Ask Audrey: I tried tantric sex with my yoga instructor once and we managed 47 minutes before the bus arrived at Parnell Place

Got a problem? Ask Audrey...

How’re oo’ goin’ on? Herself is after falling in with a group of radical Sting fans back in Ballydehob, and didn’t she come home the other night and say we should try Tantric sex. I said that’s grand for people in Tantria, but we live four miles outside Skibbereen. She gave me one of her looks and said go off and do your research. So, what’s the crack with the Tantric sex? -John Joe Ger Joe, head west from Skibbereen until you meet a man who never read a book that wasn’t about greyhounds.

Tantric sex has been going on for over 5,000 years. (And there was Sting boasting about five hours.) It’s an Eastern spiritual approach to sex, where you delay your orgasm in order to reach fuller union with your partner.

I tried it with my yoga instructor once and we managed 47 minutes. We could have gone on for longer, except the bus arrived at Parnell Place and the driver shouted, “Sorry to spoil yeer fun there now lads, but I have to go on my break.”

C’mere, what’s the story with donuts. I’m back from Australia for a few weeks and half the shops in town do be selling them. I asked for a jam one the other day and the bloke behind the counter started laughing at me, even though he had his hair tied up in a bun. Anyway, what was so funny about asking for a jammy one? -Trevor, Farranree, I didn’t lose any of my accent when I was away, like.

That’s a shame; keep trying. I’m afraid looking for a jam donut is as passé as scoring with a stranger after a Pina Colada promotion. (Great times.) My dim nephew is after opening a chain of donut shops. I said what’s the difference between modern donuts and jammy ones?
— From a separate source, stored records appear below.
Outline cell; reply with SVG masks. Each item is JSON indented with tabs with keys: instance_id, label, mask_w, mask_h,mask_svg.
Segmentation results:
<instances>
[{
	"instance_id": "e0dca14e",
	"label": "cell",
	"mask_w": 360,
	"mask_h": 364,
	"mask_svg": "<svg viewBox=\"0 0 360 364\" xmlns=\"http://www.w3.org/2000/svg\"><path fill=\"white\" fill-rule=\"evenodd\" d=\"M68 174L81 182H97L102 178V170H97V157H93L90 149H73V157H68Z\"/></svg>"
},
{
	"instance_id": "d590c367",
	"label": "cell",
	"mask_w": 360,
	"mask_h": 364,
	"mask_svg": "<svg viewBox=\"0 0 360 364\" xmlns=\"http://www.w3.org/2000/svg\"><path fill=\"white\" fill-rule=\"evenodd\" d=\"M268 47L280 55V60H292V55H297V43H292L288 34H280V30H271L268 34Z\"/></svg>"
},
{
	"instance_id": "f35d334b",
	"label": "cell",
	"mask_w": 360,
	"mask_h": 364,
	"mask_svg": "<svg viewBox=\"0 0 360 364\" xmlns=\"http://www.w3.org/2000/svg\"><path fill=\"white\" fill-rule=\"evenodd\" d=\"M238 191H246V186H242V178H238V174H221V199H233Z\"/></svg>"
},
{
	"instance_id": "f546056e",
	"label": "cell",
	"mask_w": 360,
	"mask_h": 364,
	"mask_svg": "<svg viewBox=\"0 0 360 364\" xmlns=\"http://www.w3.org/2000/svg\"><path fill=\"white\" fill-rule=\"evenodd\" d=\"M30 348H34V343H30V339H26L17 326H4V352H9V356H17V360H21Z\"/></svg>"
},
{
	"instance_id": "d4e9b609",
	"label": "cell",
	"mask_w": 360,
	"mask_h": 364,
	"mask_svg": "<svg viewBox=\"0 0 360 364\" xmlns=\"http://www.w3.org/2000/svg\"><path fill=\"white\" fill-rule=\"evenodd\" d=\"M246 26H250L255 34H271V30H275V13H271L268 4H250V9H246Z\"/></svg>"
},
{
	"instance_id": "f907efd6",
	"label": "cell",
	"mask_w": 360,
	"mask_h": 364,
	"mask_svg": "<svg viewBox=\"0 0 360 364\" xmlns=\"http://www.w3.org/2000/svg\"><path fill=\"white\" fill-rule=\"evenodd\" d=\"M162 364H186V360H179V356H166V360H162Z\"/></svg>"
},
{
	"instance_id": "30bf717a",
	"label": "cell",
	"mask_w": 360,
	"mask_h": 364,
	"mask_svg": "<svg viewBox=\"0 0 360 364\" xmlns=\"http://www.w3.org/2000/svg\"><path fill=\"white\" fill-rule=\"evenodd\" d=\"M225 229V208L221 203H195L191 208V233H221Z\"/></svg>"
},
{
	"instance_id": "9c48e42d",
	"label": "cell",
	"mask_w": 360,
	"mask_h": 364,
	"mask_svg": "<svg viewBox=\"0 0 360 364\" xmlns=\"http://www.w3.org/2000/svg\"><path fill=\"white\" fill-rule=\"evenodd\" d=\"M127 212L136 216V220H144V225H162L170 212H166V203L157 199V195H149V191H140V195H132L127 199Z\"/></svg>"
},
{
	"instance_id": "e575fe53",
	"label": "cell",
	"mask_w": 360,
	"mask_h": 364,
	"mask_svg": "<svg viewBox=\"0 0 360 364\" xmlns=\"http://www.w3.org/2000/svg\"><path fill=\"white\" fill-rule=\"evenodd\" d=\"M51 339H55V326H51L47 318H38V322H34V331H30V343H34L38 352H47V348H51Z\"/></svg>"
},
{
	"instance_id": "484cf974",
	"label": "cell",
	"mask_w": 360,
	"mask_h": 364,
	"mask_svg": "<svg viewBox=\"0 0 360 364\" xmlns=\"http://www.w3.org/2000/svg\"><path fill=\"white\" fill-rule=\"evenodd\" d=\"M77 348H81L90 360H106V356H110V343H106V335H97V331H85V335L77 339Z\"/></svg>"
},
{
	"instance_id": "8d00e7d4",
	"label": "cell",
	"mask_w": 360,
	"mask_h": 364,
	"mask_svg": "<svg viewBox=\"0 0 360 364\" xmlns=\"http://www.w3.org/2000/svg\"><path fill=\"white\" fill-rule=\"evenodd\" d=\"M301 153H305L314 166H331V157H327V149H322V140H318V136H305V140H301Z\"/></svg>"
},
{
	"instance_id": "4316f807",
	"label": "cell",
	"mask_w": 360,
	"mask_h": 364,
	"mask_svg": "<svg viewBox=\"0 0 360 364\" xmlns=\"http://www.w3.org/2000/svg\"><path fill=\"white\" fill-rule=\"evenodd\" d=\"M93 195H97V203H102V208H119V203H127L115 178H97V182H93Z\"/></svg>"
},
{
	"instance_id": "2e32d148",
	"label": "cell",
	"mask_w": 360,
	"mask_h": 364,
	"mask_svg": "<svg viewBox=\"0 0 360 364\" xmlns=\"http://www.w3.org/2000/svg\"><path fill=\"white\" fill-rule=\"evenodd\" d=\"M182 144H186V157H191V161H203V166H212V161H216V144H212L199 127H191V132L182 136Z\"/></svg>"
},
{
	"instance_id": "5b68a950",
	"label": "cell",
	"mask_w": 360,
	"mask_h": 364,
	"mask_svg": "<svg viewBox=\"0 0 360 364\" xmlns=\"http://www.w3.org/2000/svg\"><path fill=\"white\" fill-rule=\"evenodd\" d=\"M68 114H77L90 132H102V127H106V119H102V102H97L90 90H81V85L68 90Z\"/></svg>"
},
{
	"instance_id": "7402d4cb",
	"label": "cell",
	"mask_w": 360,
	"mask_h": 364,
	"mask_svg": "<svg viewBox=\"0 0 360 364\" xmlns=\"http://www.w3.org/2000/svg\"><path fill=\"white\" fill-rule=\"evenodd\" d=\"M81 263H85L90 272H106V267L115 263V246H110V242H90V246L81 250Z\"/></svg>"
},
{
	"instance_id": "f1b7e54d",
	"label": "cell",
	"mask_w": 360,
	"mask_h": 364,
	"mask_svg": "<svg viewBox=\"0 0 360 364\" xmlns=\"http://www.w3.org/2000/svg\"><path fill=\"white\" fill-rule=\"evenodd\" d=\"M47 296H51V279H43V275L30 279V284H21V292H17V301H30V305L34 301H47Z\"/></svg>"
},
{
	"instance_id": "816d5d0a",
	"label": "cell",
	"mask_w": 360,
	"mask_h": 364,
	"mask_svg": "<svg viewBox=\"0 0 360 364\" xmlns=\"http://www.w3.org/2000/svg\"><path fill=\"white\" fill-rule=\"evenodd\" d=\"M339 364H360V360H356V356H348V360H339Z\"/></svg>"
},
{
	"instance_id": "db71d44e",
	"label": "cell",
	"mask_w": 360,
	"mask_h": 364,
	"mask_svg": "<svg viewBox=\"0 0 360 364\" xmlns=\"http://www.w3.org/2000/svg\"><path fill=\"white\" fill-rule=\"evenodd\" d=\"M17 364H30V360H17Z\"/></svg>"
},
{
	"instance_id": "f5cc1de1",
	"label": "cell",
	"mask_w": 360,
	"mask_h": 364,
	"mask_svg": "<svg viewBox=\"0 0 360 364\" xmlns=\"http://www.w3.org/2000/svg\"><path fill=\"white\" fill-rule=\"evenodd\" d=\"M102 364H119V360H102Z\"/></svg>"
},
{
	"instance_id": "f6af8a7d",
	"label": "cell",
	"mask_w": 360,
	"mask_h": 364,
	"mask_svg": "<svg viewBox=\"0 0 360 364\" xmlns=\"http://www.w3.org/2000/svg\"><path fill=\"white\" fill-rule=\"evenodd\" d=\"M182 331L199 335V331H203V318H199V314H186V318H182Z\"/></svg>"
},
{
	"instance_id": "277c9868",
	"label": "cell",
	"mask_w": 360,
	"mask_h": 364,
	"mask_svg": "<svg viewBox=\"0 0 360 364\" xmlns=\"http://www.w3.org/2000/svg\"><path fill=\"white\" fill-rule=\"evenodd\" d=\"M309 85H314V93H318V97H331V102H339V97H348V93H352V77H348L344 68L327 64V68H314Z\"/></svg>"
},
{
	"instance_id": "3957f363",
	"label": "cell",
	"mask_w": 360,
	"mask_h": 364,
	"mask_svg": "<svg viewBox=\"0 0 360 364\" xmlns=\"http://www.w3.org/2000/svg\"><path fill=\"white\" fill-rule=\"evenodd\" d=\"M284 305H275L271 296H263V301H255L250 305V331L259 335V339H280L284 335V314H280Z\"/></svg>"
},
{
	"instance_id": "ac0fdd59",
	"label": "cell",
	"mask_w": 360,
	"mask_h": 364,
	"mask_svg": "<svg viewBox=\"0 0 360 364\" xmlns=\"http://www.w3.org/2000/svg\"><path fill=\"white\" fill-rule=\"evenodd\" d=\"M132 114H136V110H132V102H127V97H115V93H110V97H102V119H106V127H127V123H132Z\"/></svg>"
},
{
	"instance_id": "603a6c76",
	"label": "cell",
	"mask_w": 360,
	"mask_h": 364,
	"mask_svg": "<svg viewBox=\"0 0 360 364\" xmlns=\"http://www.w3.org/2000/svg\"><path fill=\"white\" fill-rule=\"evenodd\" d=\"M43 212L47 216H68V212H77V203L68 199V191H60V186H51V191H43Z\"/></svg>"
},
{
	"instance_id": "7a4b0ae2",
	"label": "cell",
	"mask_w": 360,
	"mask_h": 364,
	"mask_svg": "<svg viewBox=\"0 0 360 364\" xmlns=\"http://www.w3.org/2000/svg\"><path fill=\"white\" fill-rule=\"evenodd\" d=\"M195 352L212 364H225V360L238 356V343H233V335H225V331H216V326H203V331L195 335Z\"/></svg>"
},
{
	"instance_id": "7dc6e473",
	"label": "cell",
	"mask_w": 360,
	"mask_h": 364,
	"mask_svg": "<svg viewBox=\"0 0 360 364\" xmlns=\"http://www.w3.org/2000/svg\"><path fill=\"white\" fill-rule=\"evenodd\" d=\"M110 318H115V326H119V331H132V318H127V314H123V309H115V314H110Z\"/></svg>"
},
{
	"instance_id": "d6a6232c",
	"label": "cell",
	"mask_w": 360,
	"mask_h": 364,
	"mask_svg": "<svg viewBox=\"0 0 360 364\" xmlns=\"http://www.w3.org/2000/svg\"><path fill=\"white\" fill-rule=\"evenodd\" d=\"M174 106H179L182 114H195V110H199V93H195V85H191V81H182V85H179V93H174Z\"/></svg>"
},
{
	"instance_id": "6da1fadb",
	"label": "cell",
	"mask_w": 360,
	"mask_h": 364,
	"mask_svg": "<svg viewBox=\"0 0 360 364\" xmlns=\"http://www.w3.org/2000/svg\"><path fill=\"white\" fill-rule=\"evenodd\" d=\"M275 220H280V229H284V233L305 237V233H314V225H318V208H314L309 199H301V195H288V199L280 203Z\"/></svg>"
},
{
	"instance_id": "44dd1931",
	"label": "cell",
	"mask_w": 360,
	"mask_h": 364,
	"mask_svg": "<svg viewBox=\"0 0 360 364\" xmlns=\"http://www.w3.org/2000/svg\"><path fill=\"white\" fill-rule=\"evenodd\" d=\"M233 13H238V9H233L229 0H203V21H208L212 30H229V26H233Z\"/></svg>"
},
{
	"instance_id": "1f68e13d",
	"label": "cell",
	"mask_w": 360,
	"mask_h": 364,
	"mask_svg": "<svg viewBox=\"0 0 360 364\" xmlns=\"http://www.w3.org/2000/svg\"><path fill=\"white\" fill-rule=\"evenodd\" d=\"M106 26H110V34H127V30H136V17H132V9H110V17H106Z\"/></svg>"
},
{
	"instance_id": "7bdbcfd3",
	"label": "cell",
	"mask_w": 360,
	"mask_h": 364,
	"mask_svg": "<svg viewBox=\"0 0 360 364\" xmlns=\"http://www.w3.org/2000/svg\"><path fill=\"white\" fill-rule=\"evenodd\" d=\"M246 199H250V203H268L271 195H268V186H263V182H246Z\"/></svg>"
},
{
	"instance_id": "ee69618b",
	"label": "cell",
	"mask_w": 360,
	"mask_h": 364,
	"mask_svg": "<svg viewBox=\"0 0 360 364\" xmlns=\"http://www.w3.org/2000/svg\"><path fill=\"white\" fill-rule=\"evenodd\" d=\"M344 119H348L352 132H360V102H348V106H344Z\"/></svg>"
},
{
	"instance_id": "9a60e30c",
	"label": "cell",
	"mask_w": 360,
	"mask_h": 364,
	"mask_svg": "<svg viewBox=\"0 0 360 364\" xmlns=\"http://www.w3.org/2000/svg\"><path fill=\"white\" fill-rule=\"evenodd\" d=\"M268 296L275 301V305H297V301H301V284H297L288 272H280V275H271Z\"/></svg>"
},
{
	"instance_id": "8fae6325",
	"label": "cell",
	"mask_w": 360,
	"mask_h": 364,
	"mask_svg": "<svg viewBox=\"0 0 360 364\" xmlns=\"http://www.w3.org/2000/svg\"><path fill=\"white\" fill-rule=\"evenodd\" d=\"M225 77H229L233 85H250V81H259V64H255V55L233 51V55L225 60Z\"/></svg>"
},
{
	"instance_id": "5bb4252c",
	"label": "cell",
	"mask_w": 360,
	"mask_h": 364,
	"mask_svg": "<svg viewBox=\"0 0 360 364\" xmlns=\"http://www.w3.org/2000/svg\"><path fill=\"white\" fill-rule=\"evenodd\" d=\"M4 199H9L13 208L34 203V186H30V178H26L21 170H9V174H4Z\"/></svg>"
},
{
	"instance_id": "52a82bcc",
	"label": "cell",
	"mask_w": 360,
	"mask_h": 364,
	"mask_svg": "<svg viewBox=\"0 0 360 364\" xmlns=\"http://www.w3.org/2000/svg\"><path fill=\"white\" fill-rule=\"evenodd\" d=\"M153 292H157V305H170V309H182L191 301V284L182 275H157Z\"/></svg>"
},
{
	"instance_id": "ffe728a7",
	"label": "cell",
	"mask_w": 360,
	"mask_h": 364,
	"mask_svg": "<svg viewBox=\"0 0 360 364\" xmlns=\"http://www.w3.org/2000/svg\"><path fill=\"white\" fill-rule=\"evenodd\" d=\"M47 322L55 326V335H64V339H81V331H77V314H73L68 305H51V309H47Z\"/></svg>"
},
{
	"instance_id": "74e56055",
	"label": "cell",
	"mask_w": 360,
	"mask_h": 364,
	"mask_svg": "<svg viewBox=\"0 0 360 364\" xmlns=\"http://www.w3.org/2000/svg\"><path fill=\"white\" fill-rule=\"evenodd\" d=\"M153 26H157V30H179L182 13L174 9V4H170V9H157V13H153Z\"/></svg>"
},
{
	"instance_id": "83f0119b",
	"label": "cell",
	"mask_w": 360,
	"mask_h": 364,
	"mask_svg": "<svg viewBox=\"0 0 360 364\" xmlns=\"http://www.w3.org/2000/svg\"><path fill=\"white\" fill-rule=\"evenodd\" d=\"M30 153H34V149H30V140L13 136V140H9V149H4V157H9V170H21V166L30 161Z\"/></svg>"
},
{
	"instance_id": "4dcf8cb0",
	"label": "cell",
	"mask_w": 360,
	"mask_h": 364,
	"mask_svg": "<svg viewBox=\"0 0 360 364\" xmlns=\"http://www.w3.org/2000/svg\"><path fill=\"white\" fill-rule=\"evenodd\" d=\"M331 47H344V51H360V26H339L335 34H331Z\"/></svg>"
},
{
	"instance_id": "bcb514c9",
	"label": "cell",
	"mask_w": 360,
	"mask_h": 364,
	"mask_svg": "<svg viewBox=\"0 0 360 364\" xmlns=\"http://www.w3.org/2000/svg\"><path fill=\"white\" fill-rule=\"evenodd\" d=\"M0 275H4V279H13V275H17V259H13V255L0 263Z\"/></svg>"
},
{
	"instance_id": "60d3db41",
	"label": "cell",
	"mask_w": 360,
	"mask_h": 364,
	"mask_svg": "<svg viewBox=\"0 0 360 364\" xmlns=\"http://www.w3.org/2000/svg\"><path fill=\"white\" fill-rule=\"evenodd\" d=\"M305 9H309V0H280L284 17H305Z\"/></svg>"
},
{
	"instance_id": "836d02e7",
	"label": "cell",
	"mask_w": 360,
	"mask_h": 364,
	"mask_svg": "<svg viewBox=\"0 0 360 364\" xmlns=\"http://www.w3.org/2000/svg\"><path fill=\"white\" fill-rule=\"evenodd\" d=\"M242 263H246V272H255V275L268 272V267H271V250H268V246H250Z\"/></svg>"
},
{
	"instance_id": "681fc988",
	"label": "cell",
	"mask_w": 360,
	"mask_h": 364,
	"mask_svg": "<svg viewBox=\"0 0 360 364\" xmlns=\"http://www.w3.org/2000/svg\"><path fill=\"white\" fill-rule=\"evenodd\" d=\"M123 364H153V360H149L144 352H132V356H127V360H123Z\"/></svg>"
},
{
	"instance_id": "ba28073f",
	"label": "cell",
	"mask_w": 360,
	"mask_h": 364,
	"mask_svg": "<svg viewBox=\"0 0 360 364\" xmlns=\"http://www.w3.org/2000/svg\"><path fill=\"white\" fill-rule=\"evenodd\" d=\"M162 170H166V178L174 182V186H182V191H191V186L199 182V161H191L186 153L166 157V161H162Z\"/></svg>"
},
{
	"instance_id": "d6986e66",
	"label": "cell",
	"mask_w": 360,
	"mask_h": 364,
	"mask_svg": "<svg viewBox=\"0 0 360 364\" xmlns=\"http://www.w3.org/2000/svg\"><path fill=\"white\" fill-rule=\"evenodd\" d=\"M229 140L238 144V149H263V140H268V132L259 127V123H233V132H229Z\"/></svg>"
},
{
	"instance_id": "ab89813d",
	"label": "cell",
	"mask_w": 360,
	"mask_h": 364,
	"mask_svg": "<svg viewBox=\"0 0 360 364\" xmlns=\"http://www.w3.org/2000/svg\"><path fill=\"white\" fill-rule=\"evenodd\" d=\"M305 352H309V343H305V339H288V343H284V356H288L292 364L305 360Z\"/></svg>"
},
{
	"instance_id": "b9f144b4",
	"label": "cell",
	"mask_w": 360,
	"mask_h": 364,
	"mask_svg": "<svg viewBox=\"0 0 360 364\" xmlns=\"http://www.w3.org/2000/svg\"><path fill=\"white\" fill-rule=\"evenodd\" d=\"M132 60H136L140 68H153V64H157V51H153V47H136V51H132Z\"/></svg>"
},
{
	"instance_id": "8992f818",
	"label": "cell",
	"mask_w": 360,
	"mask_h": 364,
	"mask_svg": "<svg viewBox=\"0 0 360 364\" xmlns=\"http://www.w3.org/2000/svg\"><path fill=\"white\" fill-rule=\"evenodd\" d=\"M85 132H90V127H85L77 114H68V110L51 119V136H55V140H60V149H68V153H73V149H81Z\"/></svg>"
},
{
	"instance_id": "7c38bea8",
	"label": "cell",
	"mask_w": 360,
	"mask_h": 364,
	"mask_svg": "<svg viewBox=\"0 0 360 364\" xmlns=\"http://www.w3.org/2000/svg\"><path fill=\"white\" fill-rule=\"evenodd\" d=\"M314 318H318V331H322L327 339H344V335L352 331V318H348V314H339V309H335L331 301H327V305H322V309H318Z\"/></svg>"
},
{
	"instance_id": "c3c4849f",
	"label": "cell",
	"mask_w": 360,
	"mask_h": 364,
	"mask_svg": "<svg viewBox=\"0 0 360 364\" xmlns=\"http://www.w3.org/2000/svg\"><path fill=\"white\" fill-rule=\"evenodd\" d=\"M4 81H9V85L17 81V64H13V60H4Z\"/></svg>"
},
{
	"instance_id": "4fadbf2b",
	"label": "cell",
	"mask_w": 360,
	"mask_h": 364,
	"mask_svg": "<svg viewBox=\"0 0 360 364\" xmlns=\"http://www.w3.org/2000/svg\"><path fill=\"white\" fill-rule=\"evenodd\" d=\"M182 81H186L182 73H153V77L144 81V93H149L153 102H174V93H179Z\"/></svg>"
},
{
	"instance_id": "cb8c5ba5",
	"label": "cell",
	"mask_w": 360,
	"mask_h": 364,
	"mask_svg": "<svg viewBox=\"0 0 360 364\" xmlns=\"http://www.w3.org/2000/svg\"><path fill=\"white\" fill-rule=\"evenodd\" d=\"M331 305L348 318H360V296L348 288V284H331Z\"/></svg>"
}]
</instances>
He said about €1.50 a pop.

I said maybe you’re not as dim as I thought you were.

He said, I am to be honest, but not as the dim as the people who come into my shops, and that’s the main thing Auntie Auds.

Hello old stock. I got talking to this fella the other evening when we were having a pint on the wall in Crookhaven. We were having a good old chinwag until he mentioned his son is in Colaiste Chriost Rí. Sure he might as well send him straight to prison! Can we assume this is the end of Crookhaven? -Reggie, Blackrock and Crookhaven, what’s wrong with Pres or Christians?

How long have you got? Yes, my sources tell me that Posh Cork now refers to Crook as YoughalHaven. It’s so bad that my Posh Cousin told me she was drinking a €14 gin and tonic down there last weekend, when someone mentioned St Al’s without laughing.

The high net-worth people who were there drifted back towards their Range Rovers and headed for Goleen without saying a word. They were seen in Schull later that night, arguing about who should foot the bill if they put up a Norry-proof wall.

Since that, nothing, they’ve completely disappeared. Who will look down on us now, Reggie?

I’m all set to pick up my 172 C Reg car from the car dealership next month. Is there a way to show that I paid for it in cash, rather than one of those lease deals they brought in for common types? -Clodagh, Rochestown Road, the seats are brown distressed leather, cost a fortune.

Just like your face. It’s true what you say, they’d give a new car to anyone these days.

But Posh Cork didn’t get where it is by being mistaken for a Norry.

That’s why they set up a new Facebook group called You Wouldn’t Catch Me Dead in Turner’s Cross. The idea is you post up a video of that moment in the car dealership when the guy asks if you need finance, at which point you burst out laughing and say, “What do you think I am, a teacher or something?”

Gruetzi from Zurich. I am delighted to see that the new Zurich-Cork flights are going well and am thinking about paying a visit to your ‘second city’. Could you give me some popular local phrases? -Celine, Zurich, we Swiss are not as boring as you might think.

Sorry for the delay, I fell asleep reading your letter.

Anyway, I hear the new flights to Switzerland are a huge hit with Cork men called Ken who don’t want to be bothering the Revenue with their excess profits and the like. Here is a typical conversation you can expect with a local in Cork.

You: “So, Donie, tell me about your ‘second city’.” Donie: “How do you mean second, like?” You: “Well, Dublin is the capital.” Donie: “That’s right, yeah.” You. “So, you are second.” Donie: “Where are you from?” You: “Zurich.” Donie: “Do you consider yourself second to Vienna?” You: “Vienna is in Austria.” Donie: “Answer the question, like.”